BC- Com as novas resoluções do conceito do imobiliário e com as novas tecnologias, qual deve ser a visão dos consultores para inovar os seus negócios?


JG- Terá de se adaptar, trabalhar informação, saber comunicar, analisar números e perfis de clientes com base em dados e IA. O foco pessoal do consultor deve ser a formação continua, não apenas nos conteúdos clássicos, mas sobretudo em conhecimento abrangente a começar por marketing, estudos de mercado, tecnologias de informação, gestão e uso eficiente de redes, psicologia, e alguma análise de investimentos.


BC- Qual a importância do marketing e da comunicação nos processos deste sector?


JG- Essenciais. O marketing e a comunicação devem participar no processo imobiliário ainda antes do arquitecto projectar. Primeiro, está o mercado, o cliente-utente humano, as dinâmicas de mercado, depois será a obra física. O conceito imobiliário deveria ser a fase mais importante em todo o processo imobiliário, ainda sem custos significativos, mas com todas as hipóteses em aberto.


BC- Fale-nos um pouco o conceito moderno do imobiliário, focado no valor do uso e na satisfação das necessidades dos clientes. Que dicas dá aos consultores?


JG- O mercado deve mudar focando menos na posse de bens e no consumismo que arrebata recursos ao planeta que não aguenta. Deverão emergir várias disrupções face à desigualdade social, concentração de riqueza, alterações climáticas.

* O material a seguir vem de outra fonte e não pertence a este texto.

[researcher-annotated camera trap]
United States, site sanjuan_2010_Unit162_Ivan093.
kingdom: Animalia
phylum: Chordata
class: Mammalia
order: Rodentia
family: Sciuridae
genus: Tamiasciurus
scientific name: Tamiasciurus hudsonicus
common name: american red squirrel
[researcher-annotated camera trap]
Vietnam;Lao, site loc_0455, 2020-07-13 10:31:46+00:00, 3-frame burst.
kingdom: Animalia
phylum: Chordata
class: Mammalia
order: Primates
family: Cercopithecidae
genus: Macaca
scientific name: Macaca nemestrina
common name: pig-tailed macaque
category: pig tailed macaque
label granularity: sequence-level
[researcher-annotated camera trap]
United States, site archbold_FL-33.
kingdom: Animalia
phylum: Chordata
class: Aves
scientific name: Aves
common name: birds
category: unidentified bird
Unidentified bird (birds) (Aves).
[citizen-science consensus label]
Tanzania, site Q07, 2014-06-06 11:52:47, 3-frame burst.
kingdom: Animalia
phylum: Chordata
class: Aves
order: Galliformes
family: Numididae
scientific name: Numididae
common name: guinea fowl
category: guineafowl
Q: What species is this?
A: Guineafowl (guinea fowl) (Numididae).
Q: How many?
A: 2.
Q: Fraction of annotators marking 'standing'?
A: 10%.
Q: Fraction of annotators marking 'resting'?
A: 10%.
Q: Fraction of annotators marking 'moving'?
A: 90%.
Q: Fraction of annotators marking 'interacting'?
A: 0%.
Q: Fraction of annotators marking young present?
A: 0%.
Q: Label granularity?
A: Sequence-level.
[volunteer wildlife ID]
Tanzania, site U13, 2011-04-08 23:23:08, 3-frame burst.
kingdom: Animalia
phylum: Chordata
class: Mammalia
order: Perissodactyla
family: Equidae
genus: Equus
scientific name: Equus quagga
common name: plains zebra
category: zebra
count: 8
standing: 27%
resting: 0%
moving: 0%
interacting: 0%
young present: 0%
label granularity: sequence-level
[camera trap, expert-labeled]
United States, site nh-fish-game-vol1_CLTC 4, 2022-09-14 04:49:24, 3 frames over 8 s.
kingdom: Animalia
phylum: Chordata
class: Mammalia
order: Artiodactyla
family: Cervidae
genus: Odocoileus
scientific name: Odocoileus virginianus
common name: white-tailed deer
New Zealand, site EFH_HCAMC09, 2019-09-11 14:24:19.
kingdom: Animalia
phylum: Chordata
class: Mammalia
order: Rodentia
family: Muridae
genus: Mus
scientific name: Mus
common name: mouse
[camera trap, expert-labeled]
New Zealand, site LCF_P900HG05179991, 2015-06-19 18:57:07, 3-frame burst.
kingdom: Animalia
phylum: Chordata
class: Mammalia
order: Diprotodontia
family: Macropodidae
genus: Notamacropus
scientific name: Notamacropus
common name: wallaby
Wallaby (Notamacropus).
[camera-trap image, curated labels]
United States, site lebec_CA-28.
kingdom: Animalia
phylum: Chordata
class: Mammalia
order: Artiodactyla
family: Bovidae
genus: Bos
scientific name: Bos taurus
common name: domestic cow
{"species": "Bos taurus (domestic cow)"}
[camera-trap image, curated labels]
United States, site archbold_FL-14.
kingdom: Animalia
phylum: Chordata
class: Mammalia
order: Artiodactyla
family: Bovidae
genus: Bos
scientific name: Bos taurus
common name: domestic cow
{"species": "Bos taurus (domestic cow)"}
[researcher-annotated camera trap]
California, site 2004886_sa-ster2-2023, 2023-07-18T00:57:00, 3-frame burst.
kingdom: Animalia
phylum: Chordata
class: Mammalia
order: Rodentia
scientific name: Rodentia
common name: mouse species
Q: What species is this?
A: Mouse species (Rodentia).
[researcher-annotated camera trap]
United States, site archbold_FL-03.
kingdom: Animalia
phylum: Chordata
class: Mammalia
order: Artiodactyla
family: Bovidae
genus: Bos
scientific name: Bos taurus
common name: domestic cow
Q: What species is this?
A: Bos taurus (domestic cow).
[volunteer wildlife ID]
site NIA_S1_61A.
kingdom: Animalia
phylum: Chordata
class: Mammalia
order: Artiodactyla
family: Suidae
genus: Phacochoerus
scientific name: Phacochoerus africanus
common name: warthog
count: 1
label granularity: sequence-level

A resposta a tais convulsões pode conduzir a um capitalismo mais partilhado, talvez mais institucional, como os SIGI. A cultura do mercado poderá mudar, procurando mais o uso flexível do que a aquisição de bens, presos a crédito de longo prazo. A prosperidade do capitalismo moderno deve mais a explosão e rapidez de fluxos, como os de pessoas entre centros de competência mundiais a tele-trabalhar longe dos domínios físicos da empresa. Assim, interessa captar clientes a procurar viver em ambientes optimizados (com segurança, clima e fraca poluição, humanos).



Na incerteza, é frequente a emergência de situações originais e imprevistas. A sua resolução não depende tanto de soluções bem-sucedidas no passado. A resolução eficaz passa pela rápida identificação das situações e intervenção. Tal competência e inteligência activa exigem prevenção mais capacitação dos agentes para a acção. E tal depende da formação.